# Changes to photo made on desktop not syncing to Cloud



## charleskinghorn (Aug 26, 2020)

I imported several jpegs on one of my computers and they are now all on the Cloud and available on my Windows and Android devices. However, changes I made to one of these jpegs on my Windows desktop are not being synced up to the Cloud and, hence,these changes are not available on my other devices. LR on the desktop is indicating that all is synced and backed up. Any suggestions as to why this might be happening? Any settings I could have wrong?


----------



## Paul McFarlane (Aug 27, 2020)

Just check for us the version of LrM you're running? There was a recent issue and it needs to be 5.4.1 to ensure you have that fix (one variable out of the equation then!)


----------



## charleskinghorn (Aug 27, 2020)

I'm not sure from where you are getting the version number 5.4.1. I am on version LR version 3.4, and the Creative Cloud application indicates it is up to date. The Adobe Cloud doesn't have the changes from my desktop, so they can't be synced to my other devices. Is there a version number to the Cloud application under Chrome? If so, I cannot find it.


----------



## charleskinghorn (Aug 27, 2020)

Sorry, Paul; I realized what you meant by LrM 5.4.1 just after posting. I hadn't seen the use of those initials before. Yes, I have LrM 5.4.1 on my Android phone. The issue is syncing the changes to the Cloud. The initial upload of the photos did work across all my devices, not the changes.


----------



## Victoria Bampton (Sep 3, 2020)

Hi Charles, just checking, is this sorted now?


----------



## charleskinghorn (Sep 3, 2020)

Thanks, Victoria, for waking me up on this. I meant to add another post but got caught up on other things.

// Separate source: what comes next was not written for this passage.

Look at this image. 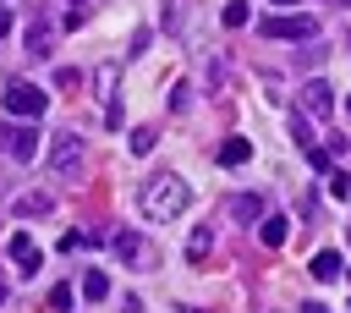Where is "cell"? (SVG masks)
<instances>
[{"mask_svg":"<svg viewBox=\"0 0 351 313\" xmlns=\"http://www.w3.org/2000/svg\"><path fill=\"white\" fill-rule=\"evenodd\" d=\"M186 203H192V187L176 170H159L143 181V214L148 220H176V214H186Z\"/></svg>","mask_w":351,"mask_h":313,"instance_id":"1","label":"cell"},{"mask_svg":"<svg viewBox=\"0 0 351 313\" xmlns=\"http://www.w3.org/2000/svg\"><path fill=\"white\" fill-rule=\"evenodd\" d=\"M82 137L66 126V132H55V143H49V176H60V181H71V176H82Z\"/></svg>","mask_w":351,"mask_h":313,"instance_id":"2","label":"cell"},{"mask_svg":"<svg viewBox=\"0 0 351 313\" xmlns=\"http://www.w3.org/2000/svg\"><path fill=\"white\" fill-rule=\"evenodd\" d=\"M5 110H11V115H16V121H38V115H44V110H49V93H44V88H33V82H22V77H16V82H5Z\"/></svg>","mask_w":351,"mask_h":313,"instance_id":"3","label":"cell"},{"mask_svg":"<svg viewBox=\"0 0 351 313\" xmlns=\"http://www.w3.org/2000/svg\"><path fill=\"white\" fill-rule=\"evenodd\" d=\"M93 82H99L104 126H121V66H115V60H99V66H93Z\"/></svg>","mask_w":351,"mask_h":313,"instance_id":"4","label":"cell"},{"mask_svg":"<svg viewBox=\"0 0 351 313\" xmlns=\"http://www.w3.org/2000/svg\"><path fill=\"white\" fill-rule=\"evenodd\" d=\"M258 33H263V38H313V33H318V16H302V11L258 16Z\"/></svg>","mask_w":351,"mask_h":313,"instance_id":"5","label":"cell"},{"mask_svg":"<svg viewBox=\"0 0 351 313\" xmlns=\"http://www.w3.org/2000/svg\"><path fill=\"white\" fill-rule=\"evenodd\" d=\"M0 143H5V154H11V159H22V165H27V159H38V132H33L27 121L5 126V132H0Z\"/></svg>","mask_w":351,"mask_h":313,"instance_id":"6","label":"cell"},{"mask_svg":"<svg viewBox=\"0 0 351 313\" xmlns=\"http://www.w3.org/2000/svg\"><path fill=\"white\" fill-rule=\"evenodd\" d=\"M302 104H307L313 121H329V115H335V88H329L324 77H313V82L302 88Z\"/></svg>","mask_w":351,"mask_h":313,"instance_id":"7","label":"cell"},{"mask_svg":"<svg viewBox=\"0 0 351 313\" xmlns=\"http://www.w3.org/2000/svg\"><path fill=\"white\" fill-rule=\"evenodd\" d=\"M214 159H219L225 170H241V165L252 159V143H247V137H225V143L214 148Z\"/></svg>","mask_w":351,"mask_h":313,"instance_id":"8","label":"cell"},{"mask_svg":"<svg viewBox=\"0 0 351 313\" xmlns=\"http://www.w3.org/2000/svg\"><path fill=\"white\" fill-rule=\"evenodd\" d=\"M11 264H16L22 275H38V247H33V236H27V231H16V236H11Z\"/></svg>","mask_w":351,"mask_h":313,"instance_id":"9","label":"cell"},{"mask_svg":"<svg viewBox=\"0 0 351 313\" xmlns=\"http://www.w3.org/2000/svg\"><path fill=\"white\" fill-rule=\"evenodd\" d=\"M55 33H60L55 22H33V27H27V55H38V60H44V55L55 49Z\"/></svg>","mask_w":351,"mask_h":313,"instance_id":"10","label":"cell"},{"mask_svg":"<svg viewBox=\"0 0 351 313\" xmlns=\"http://www.w3.org/2000/svg\"><path fill=\"white\" fill-rule=\"evenodd\" d=\"M285 236H291V220H285V214H263L258 242H263V247H285Z\"/></svg>","mask_w":351,"mask_h":313,"instance_id":"11","label":"cell"},{"mask_svg":"<svg viewBox=\"0 0 351 313\" xmlns=\"http://www.w3.org/2000/svg\"><path fill=\"white\" fill-rule=\"evenodd\" d=\"M115 253H121L126 264H148V258H154V253L143 247V236H137V231H115Z\"/></svg>","mask_w":351,"mask_h":313,"instance_id":"12","label":"cell"},{"mask_svg":"<svg viewBox=\"0 0 351 313\" xmlns=\"http://www.w3.org/2000/svg\"><path fill=\"white\" fill-rule=\"evenodd\" d=\"M263 209H269V203H263V192H241V198H236V203H230V214H236V220H241V225H252V220H258V214H263Z\"/></svg>","mask_w":351,"mask_h":313,"instance_id":"13","label":"cell"},{"mask_svg":"<svg viewBox=\"0 0 351 313\" xmlns=\"http://www.w3.org/2000/svg\"><path fill=\"white\" fill-rule=\"evenodd\" d=\"M346 264H340V253L335 247H324V253H313V280H335Z\"/></svg>","mask_w":351,"mask_h":313,"instance_id":"14","label":"cell"},{"mask_svg":"<svg viewBox=\"0 0 351 313\" xmlns=\"http://www.w3.org/2000/svg\"><path fill=\"white\" fill-rule=\"evenodd\" d=\"M82 297H88V302H104V297H110V275H104V269H88V275H82Z\"/></svg>","mask_w":351,"mask_h":313,"instance_id":"15","label":"cell"},{"mask_svg":"<svg viewBox=\"0 0 351 313\" xmlns=\"http://www.w3.org/2000/svg\"><path fill=\"white\" fill-rule=\"evenodd\" d=\"M49 209H55L49 192H22V198H16V214H49Z\"/></svg>","mask_w":351,"mask_h":313,"instance_id":"16","label":"cell"},{"mask_svg":"<svg viewBox=\"0 0 351 313\" xmlns=\"http://www.w3.org/2000/svg\"><path fill=\"white\" fill-rule=\"evenodd\" d=\"M208 242H214V225H197V231H192V242H186V258H192V264H203V258H208Z\"/></svg>","mask_w":351,"mask_h":313,"instance_id":"17","label":"cell"},{"mask_svg":"<svg viewBox=\"0 0 351 313\" xmlns=\"http://www.w3.org/2000/svg\"><path fill=\"white\" fill-rule=\"evenodd\" d=\"M225 27H241L247 22V0H225V16H219Z\"/></svg>","mask_w":351,"mask_h":313,"instance_id":"18","label":"cell"},{"mask_svg":"<svg viewBox=\"0 0 351 313\" xmlns=\"http://www.w3.org/2000/svg\"><path fill=\"white\" fill-rule=\"evenodd\" d=\"M154 148V126H132V154H148Z\"/></svg>","mask_w":351,"mask_h":313,"instance_id":"19","label":"cell"},{"mask_svg":"<svg viewBox=\"0 0 351 313\" xmlns=\"http://www.w3.org/2000/svg\"><path fill=\"white\" fill-rule=\"evenodd\" d=\"M329 192L346 203V198H351V176H346V170H329Z\"/></svg>","mask_w":351,"mask_h":313,"instance_id":"20","label":"cell"},{"mask_svg":"<svg viewBox=\"0 0 351 313\" xmlns=\"http://www.w3.org/2000/svg\"><path fill=\"white\" fill-rule=\"evenodd\" d=\"M291 137H296V143H302V148H313V126H307V121H302V115H291Z\"/></svg>","mask_w":351,"mask_h":313,"instance_id":"21","label":"cell"},{"mask_svg":"<svg viewBox=\"0 0 351 313\" xmlns=\"http://www.w3.org/2000/svg\"><path fill=\"white\" fill-rule=\"evenodd\" d=\"M186 99H192V88H186V82H176V88H170V110H186Z\"/></svg>","mask_w":351,"mask_h":313,"instance_id":"22","label":"cell"},{"mask_svg":"<svg viewBox=\"0 0 351 313\" xmlns=\"http://www.w3.org/2000/svg\"><path fill=\"white\" fill-rule=\"evenodd\" d=\"M203 71H208V82H219V77H225V55H208V66H203Z\"/></svg>","mask_w":351,"mask_h":313,"instance_id":"23","label":"cell"},{"mask_svg":"<svg viewBox=\"0 0 351 313\" xmlns=\"http://www.w3.org/2000/svg\"><path fill=\"white\" fill-rule=\"evenodd\" d=\"M307 165L313 170H329V148H307Z\"/></svg>","mask_w":351,"mask_h":313,"instance_id":"24","label":"cell"},{"mask_svg":"<svg viewBox=\"0 0 351 313\" xmlns=\"http://www.w3.org/2000/svg\"><path fill=\"white\" fill-rule=\"evenodd\" d=\"M5 33H11V11L0 5V38H5Z\"/></svg>","mask_w":351,"mask_h":313,"instance_id":"25","label":"cell"},{"mask_svg":"<svg viewBox=\"0 0 351 313\" xmlns=\"http://www.w3.org/2000/svg\"><path fill=\"white\" fill-rule=\"evenodd\" d=\"M302 313H329V308H324V302H307V308H302Z\"/></svg>","mask_w":351,"mask_h":313,"instance_id":"26","label":"cell"},{"mask_svg":"<svg viewBox=\"0 0 351 313\" xmlns=\"http://www.w3.org/2000/svg\"><path fill=\"white\" fill-rule=\"evenodd\" d=\"M82 5H88V0H71V11H82Z\"/></svg>","mask_w":351,"mask_h":313,"instance_id":"27","label":"cell"},{"mask_svg":"<svg viewBox=\"0 0 351 313\" xmlns=\"http://www.w3.org/2000/svg\"><path fill=\"white\" fill-rule=\"evenodd\" d=\"M176 313H197V308H176Z\"/></svg>","mask_w":351,"mask_h":313,"instance_id":"28","label":"cell"},{"mask_svg":"<svg viewBox=\"0 0 351 313\" xmlns=\"http://www.w3.org/2000/svg\"><path fill=\"white\" fill-rule=\"evenodd\" d=\"M0 302H5V286H0Z\"/></svg>","mask_w":351,"mask_h":313,"instance_id":"29","label":"cell"},{"mask_svg":"<svg viewBox=\"0 0 351 313\" xmlns=\"http://www.w3.org/2000/svg\"><path fill=\"white\" fill-rule=\"evenodd\" d=\"M274 5H291V0H274Z\"/></svg>","mask_w":351,"mask_h":313,"instance_id":"30","label":"cell"},{"mask_svg":"<svg viewBox=\"0 0 351 313\" xmlns=\"http://www.w3.org/2000/svg\"><path fill=\"white\" fill-rule=\"evenodd\" d=\"M346 110H351V99H346Z\"/></svg>","mask_w":351,"mask_h":313,"instance_id":"31","label":"cell"}]
</instances>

The problem has disappeared. Late last week, when I was away from my desktop, I modified the original photograph on my Android tablet (original because the desktop changes had not updated the Cloud and, therefore, were not available on to my other devices). When I next looked at the photograph on my desktop, the Android changes had been made, although at that time the film strip still showed the desktop-changed version of the image. Now everything is back in sync.

I have no idea what caused the initial problem. Possibly some setting in the software running on my desktop at that moment which interfered with LR. Maybe  a temporary hardware glitch. So long as it doesn't repeat itself. After over 50 years working with computers and the programs controlling them, I've seen many strange things happen and learned not to push too far in some cases. As I said, so long as the problem doesn't repeat itself.


----------